* START RECORDS FOR THIS TASK *

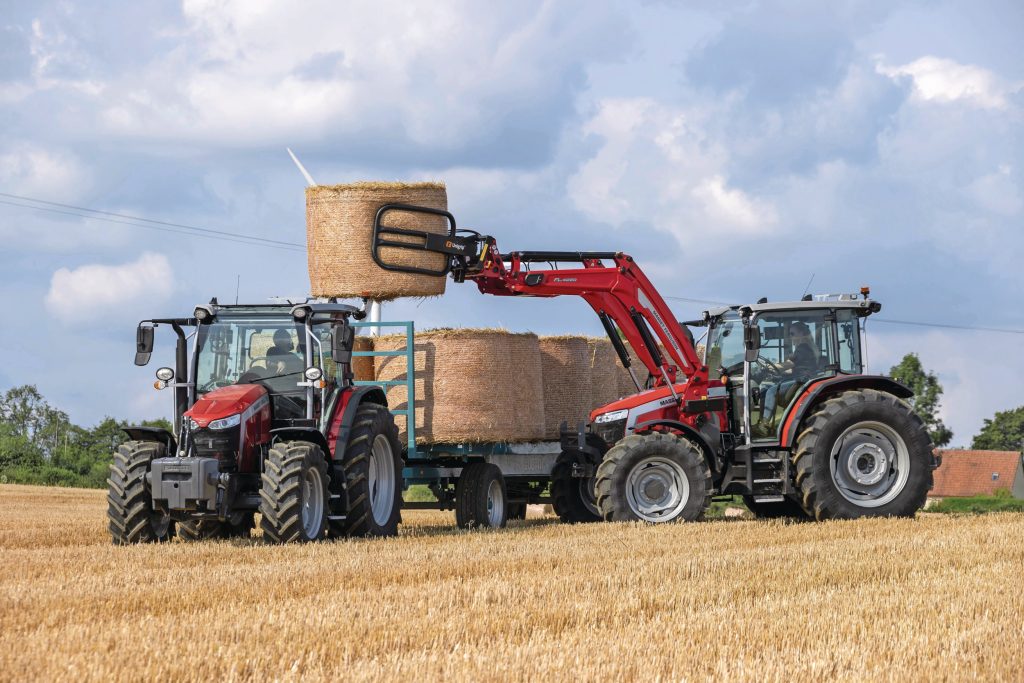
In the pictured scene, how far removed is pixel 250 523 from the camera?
12344 mm

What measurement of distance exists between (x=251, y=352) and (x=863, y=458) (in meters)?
6.26

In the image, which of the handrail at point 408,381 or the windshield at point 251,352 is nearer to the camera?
the windshield at point 251,352

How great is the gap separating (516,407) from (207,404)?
400cm

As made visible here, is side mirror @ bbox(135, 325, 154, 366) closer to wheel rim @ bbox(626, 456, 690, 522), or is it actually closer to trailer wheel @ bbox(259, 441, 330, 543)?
trailer wheel @ bbox(259, 441, 330, 543)

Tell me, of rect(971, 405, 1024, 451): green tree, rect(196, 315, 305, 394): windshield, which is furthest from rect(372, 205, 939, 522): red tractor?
rect(971, 405, 1024, 451): green tree

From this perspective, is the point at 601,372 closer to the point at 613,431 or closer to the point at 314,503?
the point at 613,431

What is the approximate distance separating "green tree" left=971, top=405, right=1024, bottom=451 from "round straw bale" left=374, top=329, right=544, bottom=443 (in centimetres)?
6466

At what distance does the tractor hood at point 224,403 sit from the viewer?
34.0 feet

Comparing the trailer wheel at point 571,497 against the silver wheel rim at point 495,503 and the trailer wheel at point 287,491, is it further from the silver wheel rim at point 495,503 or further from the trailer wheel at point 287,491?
the trailer wheel at point 287,491

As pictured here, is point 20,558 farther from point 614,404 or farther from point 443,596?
point 614,404

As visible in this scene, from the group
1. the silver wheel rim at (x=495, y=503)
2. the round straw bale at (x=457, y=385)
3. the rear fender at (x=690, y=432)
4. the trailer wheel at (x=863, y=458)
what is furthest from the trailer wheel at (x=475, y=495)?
the trailer wheel at (x=863, y=458)

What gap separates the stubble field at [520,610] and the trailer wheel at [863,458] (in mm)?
2345

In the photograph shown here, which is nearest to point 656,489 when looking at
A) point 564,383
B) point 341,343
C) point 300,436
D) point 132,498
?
point 564,383

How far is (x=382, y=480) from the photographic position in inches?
472
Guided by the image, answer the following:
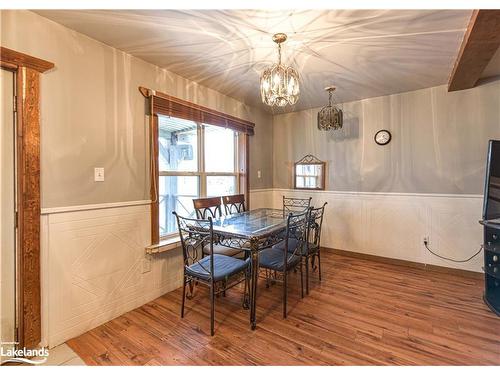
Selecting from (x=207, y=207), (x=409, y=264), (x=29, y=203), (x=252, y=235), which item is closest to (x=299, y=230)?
(x=252, y=235)

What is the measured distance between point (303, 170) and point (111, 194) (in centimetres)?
284

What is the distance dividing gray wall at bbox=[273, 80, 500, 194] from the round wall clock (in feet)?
0.16

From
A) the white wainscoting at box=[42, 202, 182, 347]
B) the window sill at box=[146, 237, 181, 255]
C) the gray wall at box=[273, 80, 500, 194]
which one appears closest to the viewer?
the white wainscoting at box=[42, 202, 182, 347]

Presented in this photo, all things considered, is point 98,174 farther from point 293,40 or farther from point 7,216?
point 293,40

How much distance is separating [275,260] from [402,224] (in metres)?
2.06

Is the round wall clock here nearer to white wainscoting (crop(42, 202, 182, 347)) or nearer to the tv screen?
the tv screen

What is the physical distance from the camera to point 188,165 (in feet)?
9.72

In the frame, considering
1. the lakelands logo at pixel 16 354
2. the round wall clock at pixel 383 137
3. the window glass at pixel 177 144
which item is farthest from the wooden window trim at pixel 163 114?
the round wall clock at pixel 383 137

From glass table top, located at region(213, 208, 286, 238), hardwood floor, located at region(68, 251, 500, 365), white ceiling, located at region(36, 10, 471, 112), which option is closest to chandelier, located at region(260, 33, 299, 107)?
white ceiling, located at region(36, 10, 471, 112)

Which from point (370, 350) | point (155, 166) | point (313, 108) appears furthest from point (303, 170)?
point (370, 350)

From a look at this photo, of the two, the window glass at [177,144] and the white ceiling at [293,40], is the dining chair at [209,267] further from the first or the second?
the white ceiling at [293,40]

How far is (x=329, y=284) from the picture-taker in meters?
2.77

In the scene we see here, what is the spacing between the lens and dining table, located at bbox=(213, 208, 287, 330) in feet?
6.37

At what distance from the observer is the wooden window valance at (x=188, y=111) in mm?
2359
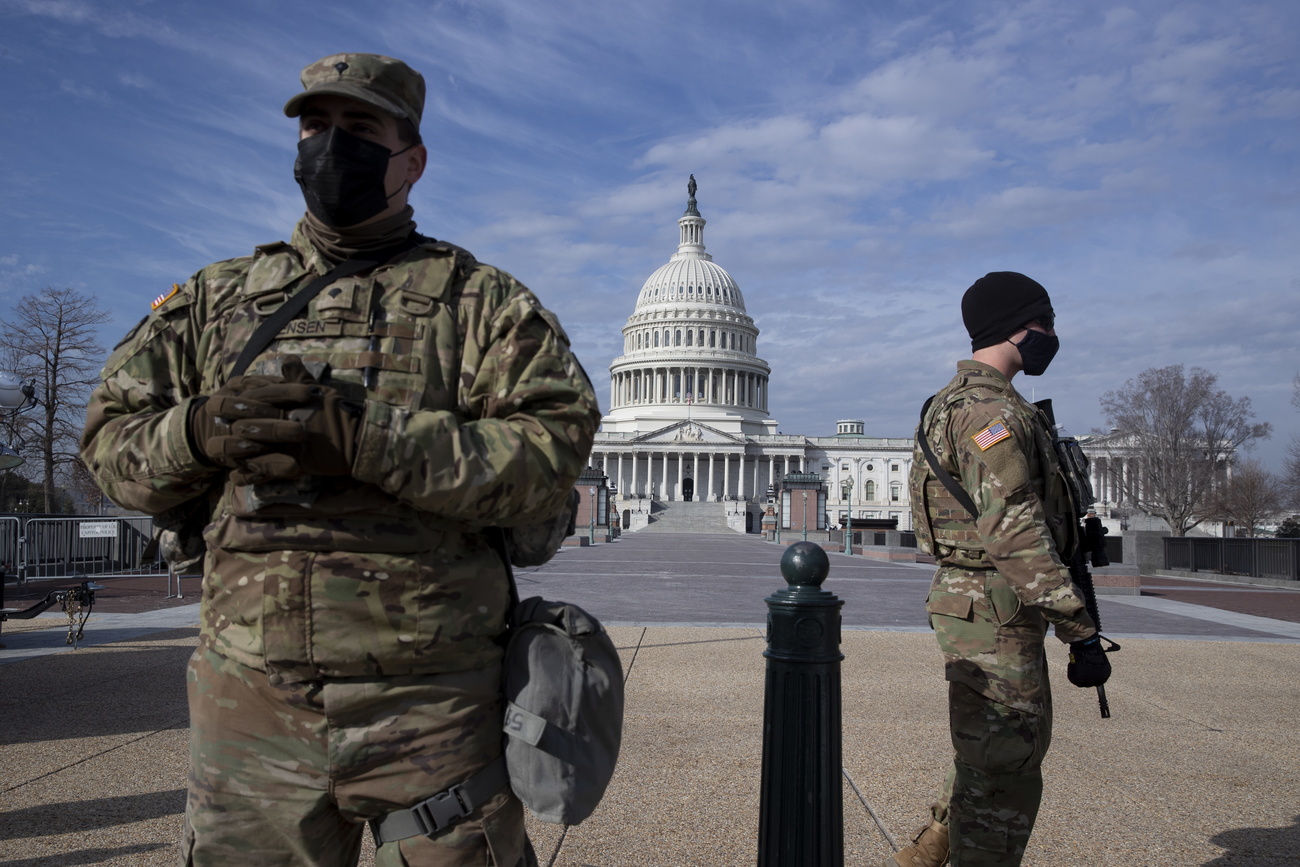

* END RECORDS FOR THIS TASK *

→ **PROBLEM TO SOLVE**
Retype all of the material above line for line without changing a word, and leave the pictures out.

→ **CORRECT RESULT**
In the pictured scene, how far removed is pixel 250 523 from the camera?
12344 mm

What measurement of distance exists between (x=251, y=352) and (x=863, y=458) (in meters)?
6.26

In the image, which of the handrail at point 408,381 or the windshield at point 251,352 is nearer to the camera?
the windshield at point 251,352

How great is the gap separating (516,407) from (207,404)?
400cm

As made visible here, is side mirror @ bbox(135, 325, 154, 366) closer to wheel rim @ bbox(626, 456, 690, 522), or is it actually closer to trailer wheel @ bbox(259, 441, 330, 543)?
trailer wheel @ bbox(259, 441, 330, 543)

Tell me, of rect(971, 405, 1024, 451): green tree, rect(196, 315, 305, 394): windshield, which is furthest from rect(372, 205, 939, 522): red tractor?
rect(971, 405, 1024, 451): green tree

From this perspective, is the point at 601,372 closer to the point at 613,431 or closer to the point at 314,503?
the point at 613,431

What is the approximate distance separating "green tree" left=971, top=405, right=1024, bottom=451 from "round straw bale" left=374, top=329, right=544, bottom=443 (in centimetres)?
6466

At what distance does the tractor hood at point 224,403 sit from the viewer?
34.0 feet

Comparing the trailer wheel at point 571,497 against the silver wheel rim at point 495,503 and the trailer wheel at point 287,491, is it further from the silver wheel rim at point 495,503 or further from the trailer wheel at point 287,491?
the trailer wheel at point 287,491

As pictured here, is point 20,558 farther from point 614,404 or farther from point 443,596?
point 614,404

As visible in this scene, from the group
1. the silver wheel rim at (x=495, y=503)
2. the round straw bale at (x=457, y=385)
3. the rear fender at (x=690, y=432)
4. the trailer wheel at (x=863, y=458)
what is furthest from the trailer wheel at (x=475, y=495)?
the trailer wheel at (x=863, y=458)

What gap separates the stubble field at [520,610] and the trailer wheel at [863,458] (in mm)?
2345

In the photograph shown here, which is nearest to point 656,489 when looking at
A) point 564,383
B) point 341,343
C) point 300,436
D) point 132,498
?
point 564,383

How far is (x=382, y=480) from the photographic position in inches?
472
Guided by the image, answer the following:
Selecting from (x=207, y=207), (x=409, y=264), (x=29, y=203), (x=252, y=235), which item is closest to (x=299, y=230)?
(x=252, y=235)

What is the measured distance between point (303, 170) and point (111, 194) (in centimetres)?
284

What is the distance dividing gray wall at bbox=[273, 80, 500, 194] from the round wall clock (in feet)?
0.16

From
A) the white wainscoting at box=[42, 202, 182, 347]
B) the window sill at box=[146, 237, 181, 255]
C) the gray wall at box=[273, 80, 500, 194]
which one appears closest to the viewer?
the white wainscoting at box=[42, 202, 182, 347]

Presented in this photo, all things considered, is point 98,174 farther from point 293,40 or farther from point 7,216?
point 293,40

How much distance is separating [275,260] from [402,224] (in metres)?
2.06

Is the round wall clock here nearer to white wainscoting (crop(42, 202, 182, 347)) or nearer to the tv screen?
the tv screen

What is the physical distance from the camera to point 188,165 (in feet)?
9.72

In the frame, considering
1. the lakelands logo at pixel 16 354
2. the round wall clock at pixel 383 137
3. the window glass at pixel 177 144
which item is farthest from the wooden window trim at pixel 163 114?
the round wall clock at pixel 383 137

From glass table top, located at region(213, 208, 286, 238), hardwood floor, located at region(68, 251, 500, 365), white ceiling, located at region(36, 10, 471, 112), which option is closest to chandelier, located at region(260, 33, 299, 107)?
white ceiling, located at region(36, 10, 471, 112)

Which from point (370, 350) | point (155, 166) | point (313, 108) appears furthest from point (303, 170)?
point (370, 350)

From a look at this photo, of the two, the window glass at [177,144] and the white ceiling at [293,40], is the dining chair at [209,267] further from the first or the second?
the white ceiling at [293,40]

How far is (x=329, y=284) from the picture-taker in meters?
2.77

In the scene we see here, what is the spacing between the lens and dining table, located at bbox=(213, 208, 287, 330) in feet?
6.37

At what distance from the observer is the wooden window valance at (x=188, y=111) in mm?
2359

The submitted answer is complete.